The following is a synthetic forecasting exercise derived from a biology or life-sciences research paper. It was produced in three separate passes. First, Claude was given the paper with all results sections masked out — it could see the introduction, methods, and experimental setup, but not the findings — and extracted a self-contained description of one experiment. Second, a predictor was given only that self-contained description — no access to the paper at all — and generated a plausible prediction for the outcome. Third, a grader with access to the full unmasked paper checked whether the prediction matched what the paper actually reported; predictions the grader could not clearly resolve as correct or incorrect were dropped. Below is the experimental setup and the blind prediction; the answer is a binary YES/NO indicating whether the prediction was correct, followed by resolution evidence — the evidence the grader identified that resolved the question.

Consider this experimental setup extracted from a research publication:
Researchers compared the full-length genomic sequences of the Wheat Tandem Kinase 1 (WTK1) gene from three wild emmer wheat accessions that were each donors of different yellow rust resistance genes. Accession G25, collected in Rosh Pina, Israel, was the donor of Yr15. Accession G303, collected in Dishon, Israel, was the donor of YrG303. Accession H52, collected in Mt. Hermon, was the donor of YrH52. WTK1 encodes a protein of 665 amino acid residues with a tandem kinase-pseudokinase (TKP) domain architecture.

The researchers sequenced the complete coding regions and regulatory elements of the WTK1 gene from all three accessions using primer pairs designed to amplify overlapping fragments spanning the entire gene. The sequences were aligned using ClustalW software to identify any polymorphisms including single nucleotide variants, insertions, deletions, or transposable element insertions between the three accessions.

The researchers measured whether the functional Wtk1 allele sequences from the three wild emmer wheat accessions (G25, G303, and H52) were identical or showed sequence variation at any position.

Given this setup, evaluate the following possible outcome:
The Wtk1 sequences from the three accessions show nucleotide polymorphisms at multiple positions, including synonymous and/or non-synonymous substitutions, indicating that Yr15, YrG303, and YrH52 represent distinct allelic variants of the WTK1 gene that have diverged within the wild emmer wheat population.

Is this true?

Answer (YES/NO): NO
++++++++
» **HOW TO COMPLETE THIS TASK**
With nothing added or dropped, write out every entry.

» **THE ANSWER**
The following is a synthetic forecasting exercise derived from a biology or life-sciences research paper. It was produced in three separate passes. First, Claude was given the paper with all results sections masked out — it could see the introduction, methods, and experimental setup, but not the findings — and extracted a self-contained description of one experiment. Second, a predictor was given only that self-contained description — no access to the paper at all — and generated a plausible prediction for the outcome. Third, a grader with access to the full unmasked paper checked whether the prediction matched what the paper actually reported; predictions the grader could not clearly resolve as correct or incorrect were dropped. Below is the experimental setup and the blind prediction; the answer is a binary YES/NO indicating whether the prediction was correct, followed by resolution evidence — the evidence the grader identified that resolved the question.

Consider this experimental setup extracted from a research publication:
Researchers compared the full-length genomic sequences of the Wheat Tandem Kinase 1 (WTK1) gene from three wild emmer wheat accessions that were each donors of different yellow rust resistance genes. Accession G25, collected in Rosh Pina, Israel, was the donor of Yr15. Accession G303, collected in Dishon, Israel, was the donor of YrG303. Accession H52, collected in Mt. Hermon, was the donor of YrH52. WTK1 encodes a protein of 665 amino acid residues with a tandem kinase-pseudokinase (TKP) domain architecture.

The researchers sequenced the complete coding regions and regulatory elements of the WTK1 gene from all three accessions using primer pairs designed to amplify overlapping fragments spanning the entire gene. The sequences were aligned using ClustalW software to identify any polymorphisms including single nucleotide variants, insertions, deletions, or transposable element insertions between the three accessions.

The researchers measured whether the functional Wtk1 allele sequences from the three wild emmer wheat accessions (G25, G303, and H52) were identical or showed sequence variation at any position.

Given this setup, evaluate the following possible outcome:
The Wtk1 sequences from the three accessions show nucleotide polymorphisms at multiple positions, including synonymous and/or non-synonymous substitutions, indicating that Yr15, YrG303, and YrH52 represent distinct allelic variants of the WTK1 gene that have diverged within the wild emmer wheat population.

Is this true?

Answer (YES/NO): NO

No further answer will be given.